Paris may not be as festive as Dublin or New York when it comes to celebrating St. Patrick’s Day; but rest assured, there are celebrations! Both expats and locals head to the city’s numerous Irish pubs and yes, there is green beer. (Who knew that Paris had “numerous Irish pubs?” Source)
You don’t have to head to Paris. If there are no macarons in your neck of the woods, you can order them from Dana’s Bakery, Macaron Café or Mad Mac. There are also Ladurée outposts in New York City and Miami, but we couldn’t find online ordering options for either.
Dana’s Bakery, which doesn’t make classic flavors*, has two green options right now: Key Lime Pie and Thin Mint. So if pistachio nuts are not your thing, she’s your gal.
While a classic pistachio macaron is filled with pistachio or vanilla ganache, or possibly chocolate ganache, we’ve found varieties from creative macaron artists that feature matcha ganache, peanut butter ganache, red bean jam and other fillings (like Dana’s chocolate mint and Key lime). Whatever your preference, include a bit of France in your St. Patrick’s Day celebration.
Plan in advance: green macarons (pistachio)
for St. Patrick’s Day. Photo courtesy Pierre
*The current flavors at Dana’s Bakery include Birthday Cake, Cookie Dough, Cotton Candy, Fruity Cereal, Jelly Doughnut, Orange Creamsicle, Peanut Butter & Jelly, S’mores and Strawberry Shortcake, among others.
WHO INVENTED MACARONS?
The ganache-filled meringue cookie sandwiches shown above are called Parisian macarons. The first macaroons, from Italy, were quite different: almond meringue cookies similar to today’s amaretti, with a crisp crust and a soft interior (see the photo at left).
The name derived from the Italian maccarone or maccherone, itself derived from ammaccare, meaning to crush or to beat. (The reference is to the crushed almonds or almond paste, which is the principal ingredient.)
These original macaroons arrived in France in 1533 with the pastry chefs of Catherine de Medici, who married France’s King Henri II. More than two centuries later, two Benedictine nuns, seeking asylum in the town of Nancy during the French Revolution (1789-1799), paid for their housing by baking and selling the cookies.

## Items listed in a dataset
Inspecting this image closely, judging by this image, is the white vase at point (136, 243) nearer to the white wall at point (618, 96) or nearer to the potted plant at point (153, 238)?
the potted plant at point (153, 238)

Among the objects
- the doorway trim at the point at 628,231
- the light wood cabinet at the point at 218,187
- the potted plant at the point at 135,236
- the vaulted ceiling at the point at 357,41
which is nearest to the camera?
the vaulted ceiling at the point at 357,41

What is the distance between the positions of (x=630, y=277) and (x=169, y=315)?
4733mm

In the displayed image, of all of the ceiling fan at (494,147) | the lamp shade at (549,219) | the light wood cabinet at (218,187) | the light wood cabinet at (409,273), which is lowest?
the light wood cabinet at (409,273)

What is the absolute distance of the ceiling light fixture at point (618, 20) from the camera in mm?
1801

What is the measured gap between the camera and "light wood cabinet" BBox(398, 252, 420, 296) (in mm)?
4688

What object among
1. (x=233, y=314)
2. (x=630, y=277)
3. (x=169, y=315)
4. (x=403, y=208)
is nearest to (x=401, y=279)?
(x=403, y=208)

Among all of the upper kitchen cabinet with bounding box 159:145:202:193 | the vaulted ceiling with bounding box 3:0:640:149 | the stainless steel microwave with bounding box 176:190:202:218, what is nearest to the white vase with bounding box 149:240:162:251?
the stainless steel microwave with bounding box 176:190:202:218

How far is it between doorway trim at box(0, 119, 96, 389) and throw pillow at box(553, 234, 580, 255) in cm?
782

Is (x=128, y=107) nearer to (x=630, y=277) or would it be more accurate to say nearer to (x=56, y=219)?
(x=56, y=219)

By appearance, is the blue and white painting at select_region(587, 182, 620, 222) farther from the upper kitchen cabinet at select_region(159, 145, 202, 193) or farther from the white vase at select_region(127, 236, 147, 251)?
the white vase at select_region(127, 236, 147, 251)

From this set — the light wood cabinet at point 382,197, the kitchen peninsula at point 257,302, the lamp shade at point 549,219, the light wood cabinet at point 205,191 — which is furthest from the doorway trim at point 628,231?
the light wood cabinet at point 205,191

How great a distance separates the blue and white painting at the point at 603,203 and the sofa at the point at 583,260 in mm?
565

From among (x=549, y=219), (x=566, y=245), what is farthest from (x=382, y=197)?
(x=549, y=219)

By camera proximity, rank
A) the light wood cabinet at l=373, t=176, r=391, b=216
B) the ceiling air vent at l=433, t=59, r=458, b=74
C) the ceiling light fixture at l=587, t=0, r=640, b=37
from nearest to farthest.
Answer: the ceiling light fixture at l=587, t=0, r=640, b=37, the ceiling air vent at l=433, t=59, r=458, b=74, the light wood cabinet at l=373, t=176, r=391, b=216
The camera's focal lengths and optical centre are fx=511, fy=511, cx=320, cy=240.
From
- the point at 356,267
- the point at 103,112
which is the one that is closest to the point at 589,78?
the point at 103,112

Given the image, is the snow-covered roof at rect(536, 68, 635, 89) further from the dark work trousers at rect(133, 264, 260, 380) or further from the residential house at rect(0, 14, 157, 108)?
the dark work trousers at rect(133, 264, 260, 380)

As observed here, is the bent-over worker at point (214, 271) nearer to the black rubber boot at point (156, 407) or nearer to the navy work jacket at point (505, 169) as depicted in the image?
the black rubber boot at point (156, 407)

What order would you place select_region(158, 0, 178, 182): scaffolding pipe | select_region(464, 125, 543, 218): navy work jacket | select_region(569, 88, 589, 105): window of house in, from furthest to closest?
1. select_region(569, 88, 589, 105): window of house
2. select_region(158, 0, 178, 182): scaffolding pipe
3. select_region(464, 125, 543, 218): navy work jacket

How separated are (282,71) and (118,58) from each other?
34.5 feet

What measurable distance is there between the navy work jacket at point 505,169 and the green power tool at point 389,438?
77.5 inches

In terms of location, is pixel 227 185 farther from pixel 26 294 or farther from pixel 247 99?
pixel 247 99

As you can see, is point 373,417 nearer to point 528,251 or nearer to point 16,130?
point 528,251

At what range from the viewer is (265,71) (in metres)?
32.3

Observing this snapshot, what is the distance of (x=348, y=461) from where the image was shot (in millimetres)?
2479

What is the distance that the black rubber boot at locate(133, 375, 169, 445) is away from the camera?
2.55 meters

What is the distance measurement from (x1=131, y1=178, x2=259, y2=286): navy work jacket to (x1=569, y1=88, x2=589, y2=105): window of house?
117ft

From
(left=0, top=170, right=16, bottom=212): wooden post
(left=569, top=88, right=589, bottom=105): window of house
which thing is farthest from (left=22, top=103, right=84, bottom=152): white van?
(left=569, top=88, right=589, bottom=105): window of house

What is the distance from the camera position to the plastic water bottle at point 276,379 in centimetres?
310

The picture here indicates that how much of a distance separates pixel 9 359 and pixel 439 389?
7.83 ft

## List of tasks
(a) Condense the paragraph of the macaron article beginning "These original macaroons arrived" into a short bulleted list that keeps its main facts.
(b) Proceed with the macaron article, picking up right after its final sentence.
The macaron article alone is enough; the entries can be set aside.

## Answers given
(a)
- The original macaroons reached France in 1533 with the pastry chefs of Catherine de Medici, wife of France's King Henri II.
- More than two centuries later, during the French Revolution (1789-1799), two Benedictine nuns seeking asylum in Nancy paid for their housing by baking and selling the cookies.

(b)
According to Wikipedia, “[Pâtisserie] Ladurée’s rise to fame came in 1930 when his grandson, Pierre Desfontaines Ladurée, had the original idea of the double-decker, sticking two macaron shells together with a creamy ganache as filling.
The first versions combined two plain almond meringues with a filling of chocolate ganache; but today, various varieties of ganache, buttercream or jam are sandwiched between meringues of seemingly limitless colors and flavors.
Other stories variously give the invention date as “the beginning of the 20th century” and 1952. The latter date has credence if you believe the blog ParisPatisseries.com, that in 2012, Laduree hosted a 60th anniversary party for the macaron.
Here’s the history of macarons.
Italian Jews adopted the cookie because it has no flour or leavening, and thus can be enjoyed during the eight-day observation of Passover. It was introduced to other European Jews and became popular as a year-round sweet. Over time, coconut was added to the ground almonds and, in certain recipes, replaced them.
When the coconut cookies arrived in England and the U.S., macaron became macaroon. Until the Parisian macaron craze began within the last ten years, coconut macaroons were far more prevalent in the U.S. and the U.K. They’re a lot easier to make and transport than the fragile Parisian variety.
A tasting plate of amaretti, coconut macaroons and Parisian macarons would be an excellent “educational dessert.”